O conceito da “Lei da Tolerância” do ecólogo Victor Ernest Shelford,  abordava que “cada espécie apresenta amplitudes de tolerância aos fatores ecológicos, com um valor mínimo e um máximo dentro das quais consegue existir”. Ele concluiu que “entre os limites mínimo e máximo de valores que compõem a amplitude de tolerância para cada fator ambiental, há uma faixa ótima na qual o desempenho biológico dos indivíduos da espécie é máximo. Fora desta faixa, estes estão sujeitos a estresse. Abaixo ou acima dos valores englobados pela amplitude de tolerância, não sobrevivem”.

 

Existem duas espécies de peixes que ilustram muito bem o princípio da tolerância e o que acontece com ambas perante variações de temperatura:

 

  • O peixe Trematomus – vive no ártico, em águas geladas, e não suporta variações térmicas maiores de quatro graus centígrados. Ele se dá bem entre – 2º C e + 2º C. Fora dessa faixa, para mais ou para menos, ele morre. Ele éestenotérmico (esteno = estreito).
  • O peixe Cyprinodon, – habita lagos existentes em alguns desertos, cuja temperatura varia entre 10º C e 40º C, enfrenta essa variação sem alterar sua biologia e seu comportamento. Este peixe se enquadra na termologia de euritérmico (euri=largo).

 

Ainda falando de peixes, há duas espécies mais conhecidas, tais como o salmão, que é um “eurialino”, porque suporta grandes variações de sal da água, e por isso consegue sobreviver tanto no mar como na água doce. O lambari por sua vez é um “estenoalino”, pois só consegue viver em água doce.

 

Transpondo estas questões da biologia para os ambientes corporativos e para a dica da semana sobre “capacidade de adaptação” comoaliado da comunicação assertiva, valem algumas reflexões. Certo é que às vezes alguns ambientes “esquentam”, pessoas se exaltam, dizem o que não devem e depois arrependem-se. Muitos, pela sua própria ecologia, não conseguem se adaptar ao “calor das discussões” e como estão fora da sua faixa de tolerância, se estressam.

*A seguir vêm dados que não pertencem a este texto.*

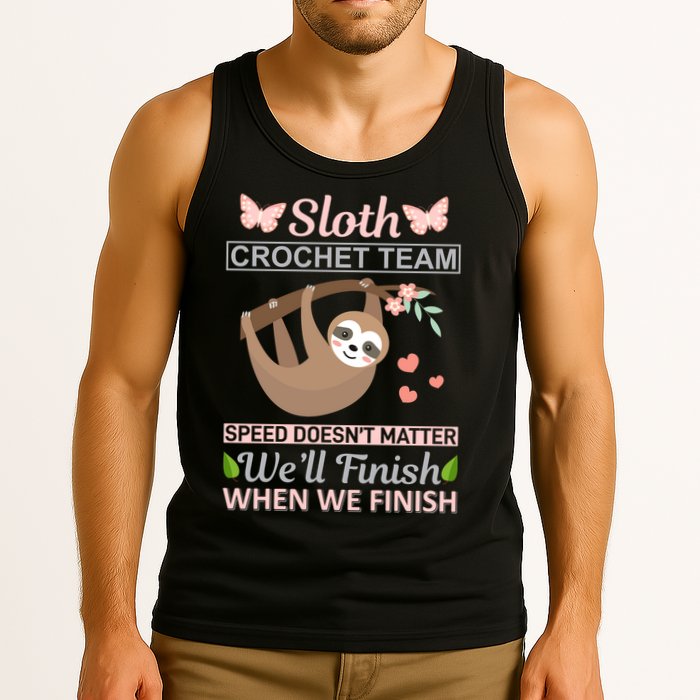 Sloth Crochest Team Speed Doesn't Matter We'll Finish When We Finish Tank Top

Há também alguns “ambientes frios”, onde as pessoas não se comunicam, há baixa emotividade nas relações e a comunicação se estabelece por meio de olhares “gélidos” ou no máximo relações “mornas”. Algumas pessoas também não conseguem sobreviver a este tipo de relações interpessoais.

Qual seria então a dica para o comunicador assertivo?  Seja euricomunicador.

 

O comunicador assertivo é aquele que possui atitude mental (mindset) preparado para encarar as mais variadas situações nos mais diversos cenários da vida, com amplitude “euri” de tolerância.   Ser euricomunicador passa necessariamente por um exercício contínuo de escuta, inteligência emocional, empatia e também firmeza de propósitos pessoais e profissionais.

 

Exercite-se e sucesso!

 

RANDIMARTE, A.L.; SANTOS, D.Y.A. Ocorrência e distribuição dos seres vivos como resultado das pressões ambientais. In: LOPES, S.G.B.C.; VISCONTI, M.A. (Coords). Diversidade biológica, história da vida na Terra e Bioenergética. São Paulo: USP/Univesp/Edusp, 2014.